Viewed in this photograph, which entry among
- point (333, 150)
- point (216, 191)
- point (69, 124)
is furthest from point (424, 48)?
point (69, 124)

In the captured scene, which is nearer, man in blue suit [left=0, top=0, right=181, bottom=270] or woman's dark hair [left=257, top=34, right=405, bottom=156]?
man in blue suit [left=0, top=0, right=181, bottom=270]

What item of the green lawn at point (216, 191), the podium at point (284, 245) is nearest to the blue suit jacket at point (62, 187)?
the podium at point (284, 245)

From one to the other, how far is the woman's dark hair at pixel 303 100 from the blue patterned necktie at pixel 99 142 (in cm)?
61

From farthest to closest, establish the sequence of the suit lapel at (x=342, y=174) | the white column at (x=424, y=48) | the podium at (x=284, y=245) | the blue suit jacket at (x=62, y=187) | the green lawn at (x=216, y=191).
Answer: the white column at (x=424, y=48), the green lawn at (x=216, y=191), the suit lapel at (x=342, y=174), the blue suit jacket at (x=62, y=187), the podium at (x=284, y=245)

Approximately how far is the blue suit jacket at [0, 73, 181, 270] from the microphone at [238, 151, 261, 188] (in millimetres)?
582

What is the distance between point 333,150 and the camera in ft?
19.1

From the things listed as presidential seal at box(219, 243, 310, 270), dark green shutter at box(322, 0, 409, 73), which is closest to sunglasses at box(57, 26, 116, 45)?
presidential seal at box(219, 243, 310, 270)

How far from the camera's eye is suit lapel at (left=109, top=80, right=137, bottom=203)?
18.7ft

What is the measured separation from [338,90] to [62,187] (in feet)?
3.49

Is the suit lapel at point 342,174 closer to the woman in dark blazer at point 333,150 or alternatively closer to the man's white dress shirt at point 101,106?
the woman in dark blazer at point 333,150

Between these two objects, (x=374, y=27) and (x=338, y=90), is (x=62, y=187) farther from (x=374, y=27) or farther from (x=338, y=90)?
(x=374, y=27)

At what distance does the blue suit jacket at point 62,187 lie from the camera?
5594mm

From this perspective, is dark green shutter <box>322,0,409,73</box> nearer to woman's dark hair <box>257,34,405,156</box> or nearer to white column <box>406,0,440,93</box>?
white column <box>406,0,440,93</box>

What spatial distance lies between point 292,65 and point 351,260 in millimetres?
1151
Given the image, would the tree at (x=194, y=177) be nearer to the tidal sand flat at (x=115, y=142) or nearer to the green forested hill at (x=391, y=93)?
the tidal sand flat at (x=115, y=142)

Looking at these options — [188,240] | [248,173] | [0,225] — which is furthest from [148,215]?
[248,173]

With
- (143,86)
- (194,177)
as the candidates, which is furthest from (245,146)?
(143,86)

WHAT TO PRODUCE:
Please format each line of the listing above as a numbered list, leaving out any blank lines.

FINISHED ANSWER:
1. Viewed in this photograph, which entry among
2. - point (333, 150)
3. - point (216, 191)
4. - point (69, 124)
5. is furthest from point (424, 48)?
6. point (69, 124)
7. In the captured scene, which is nearer, man in blue suit [left=0, top=0, right=181, bottom=270] or woman's dark hair [left=257, top=34, right=405, bottom=156]?
8. man in blue suit [left=0, top=0, right=181, bottom=270]
9. What item of the green lawn at point (216, 191), the podium at point (284, 245) is nearest to the blue suit jacket at point (62, 187)?
10. the podium at point (284, 245)
11. From one to the other, how far is the woman's dark hair at pixel 303 100 from the blue patterned necktie at pixel 99 142 (in cm)?
12. 61
13. From farthest to closest, establish the sequence of the suit lapel at (x=342, y=174) | the white column at (x=424, y=48) | the podium at (x=284, y=245) | the blue suit jacket at (x=62, y=187) | the green lawn at (x=216, y=191).
14. Answer: the white column at (x=424, y=48), the green lawn at (x=216, y=191), the suit lapel at (x=342, y=174), the blue suit jacket at (x=62, y=187), the podium at (x=284, y=245)
15. Approximately how far is the blue suit jacket at [0, 73, 181, 270] from the microphone at [238, 151, 261, 188] (in millimetres)?
16. 582
17. What is the distance between point 333,150 and the camera in ft?
18. 19.1
19. From the things listed as presidential seal at box(219, 243, 310, 270), dark green shutter at box(322, 0, 409, 73), which is closest to sunglasses at box(57, 26, 116, 45)?
20. presidential seal at box(219, 243, 310, 270)
21. How far from the camera's eye is suit lapel at (left=109, top=80, right=137, bottom=203)?
22. 18.7ft
23. What is the measured separation from [338,90] to [62,187] (in feet)?
24. 3.49
25. Is the suit lapel at point 342,174 closer to the woman in dark blazer at point 333,150 or alternatively closer to the man's white dress shirt at point 101,106?
26. the woman in dark blazer at point 333,150
27. Between these two objects, (x=374, y=27) and (x=338, y=90), is (x=62, y=187) farther from (x=374, y=27) or farther from (x=338, y=90)?
28. (x=374, y=27)
29. At what distance does the blue suit jacket at point 62,187 lie from the camera?
30. 5594mm
31. From this perspective, is dark green shutter <box>322,0,409,73</box> nearer to woman's dark hair <box>257,34,405,156</box> or nearer to white column <box>406,0,440,93</box>?
32. white column <box>406,0,440,93</box>
33. What spatial distance lies between point 292,65 and point 351,260 in millimetres?
34. 1151
35. Given the image, would the tree at (x=194, y=177) be nearer to the tidal sand flat at (x=115, y=142) or nearer to the green forested hill at (x=391, y=93)?
36. the tidal sand flat at (x=115, y=142)
37. Looking at these options — [188,240] | [248,173] | [0,225] — which is furthest from [148,215]?
38. [248,173]
39. With
40. - (143,86)
41. - (194,177)
42. as the candidates, which is furthest from (245,146)?
43. (143,86)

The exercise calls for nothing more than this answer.